In vivo monitoring of differentiation specific surface antigen expressing neural stem cells with thermosensitive hydrogel

Abstract

A stroke is caused by an obstruction within a blood vessel supplying blood to the brain. Although stroke remains a leading cause of disability and death, effective treatments for acute stroke are currently very limited. Recently, researchers have been studying the application of stem cells in the therapy of ischemic stroke.
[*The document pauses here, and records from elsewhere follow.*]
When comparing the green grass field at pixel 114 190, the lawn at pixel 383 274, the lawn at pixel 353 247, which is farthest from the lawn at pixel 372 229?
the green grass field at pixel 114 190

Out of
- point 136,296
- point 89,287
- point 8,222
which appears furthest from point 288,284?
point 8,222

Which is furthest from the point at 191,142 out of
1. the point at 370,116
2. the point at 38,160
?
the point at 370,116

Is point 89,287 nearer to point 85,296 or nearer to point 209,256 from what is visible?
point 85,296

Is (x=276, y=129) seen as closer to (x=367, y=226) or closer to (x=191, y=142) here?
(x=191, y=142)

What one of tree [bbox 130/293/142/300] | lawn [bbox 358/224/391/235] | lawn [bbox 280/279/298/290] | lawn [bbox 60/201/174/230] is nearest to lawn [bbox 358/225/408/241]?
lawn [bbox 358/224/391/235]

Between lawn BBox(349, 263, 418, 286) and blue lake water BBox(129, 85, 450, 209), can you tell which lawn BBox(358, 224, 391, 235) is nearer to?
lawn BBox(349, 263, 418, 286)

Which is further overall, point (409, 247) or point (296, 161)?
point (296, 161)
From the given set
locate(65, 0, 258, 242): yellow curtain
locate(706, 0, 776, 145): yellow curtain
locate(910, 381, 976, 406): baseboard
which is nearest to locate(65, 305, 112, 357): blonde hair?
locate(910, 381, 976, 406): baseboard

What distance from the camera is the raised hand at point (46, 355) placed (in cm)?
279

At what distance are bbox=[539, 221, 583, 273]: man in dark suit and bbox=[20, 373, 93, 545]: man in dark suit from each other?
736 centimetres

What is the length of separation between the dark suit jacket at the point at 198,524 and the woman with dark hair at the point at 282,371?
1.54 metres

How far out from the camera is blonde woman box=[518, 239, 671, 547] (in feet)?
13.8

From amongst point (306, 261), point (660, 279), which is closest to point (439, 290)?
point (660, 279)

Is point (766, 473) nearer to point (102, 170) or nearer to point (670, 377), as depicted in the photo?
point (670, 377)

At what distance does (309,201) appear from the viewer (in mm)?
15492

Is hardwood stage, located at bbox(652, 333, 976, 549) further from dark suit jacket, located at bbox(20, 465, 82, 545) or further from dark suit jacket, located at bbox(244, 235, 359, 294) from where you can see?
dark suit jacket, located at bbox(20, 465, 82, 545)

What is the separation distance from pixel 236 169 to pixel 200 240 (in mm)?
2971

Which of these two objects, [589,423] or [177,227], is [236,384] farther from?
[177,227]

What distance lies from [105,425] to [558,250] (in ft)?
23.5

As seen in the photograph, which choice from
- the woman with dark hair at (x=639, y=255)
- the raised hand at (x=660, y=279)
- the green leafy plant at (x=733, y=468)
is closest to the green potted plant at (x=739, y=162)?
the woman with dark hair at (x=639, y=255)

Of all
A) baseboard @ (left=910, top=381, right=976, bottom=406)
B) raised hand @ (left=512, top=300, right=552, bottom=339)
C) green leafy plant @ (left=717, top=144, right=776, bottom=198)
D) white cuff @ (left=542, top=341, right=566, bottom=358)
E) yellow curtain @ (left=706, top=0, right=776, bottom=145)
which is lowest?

However, many issues related to stem cell therapy still need to be resolved, including the low cell viability, difficulty in the tracking of stem cell differentiation, and low cell engraftment after transplantation. To solve this problem, we created permissive niches for the transplanted cells through the use of a thermosensitive hydrogel as a promising approach for ischemic stroke therapy. A thermosensitive hydrogel has characteristics similar to those of the extracellular matrix, and has been recently used for tissue regeneration. In the present study, thermosensitive hydrogels were created with chitosan, collagen, and NaOH to mimic the extracellular microenvironment for tissue regeneration. We further provided various cytokines that are closely related to differentiation to support the survival and differentiation of neural stem cells. To resolve the problem in the tracking of stem cell differentiation, we used a neuron-specific promoter-based fluorescence reporter system with the synapsin I gene, which shows neuron-specific and developmentally regulated expression, along with red fluorescent protein (SYN-RFP) as an in vivo differentiation tracking system. RFP effectively reflected SYN expression during differentiation, indicating the ability of SYN-RFP reporter neural stem cells for the tracking of neurons. The proposed in vivo monitoring differentiation-specific SYN-RFP reporter system of neural stem cells and thermosensitive hydrogels are expected to contribute to the development of a new therapy for ischemic stroke.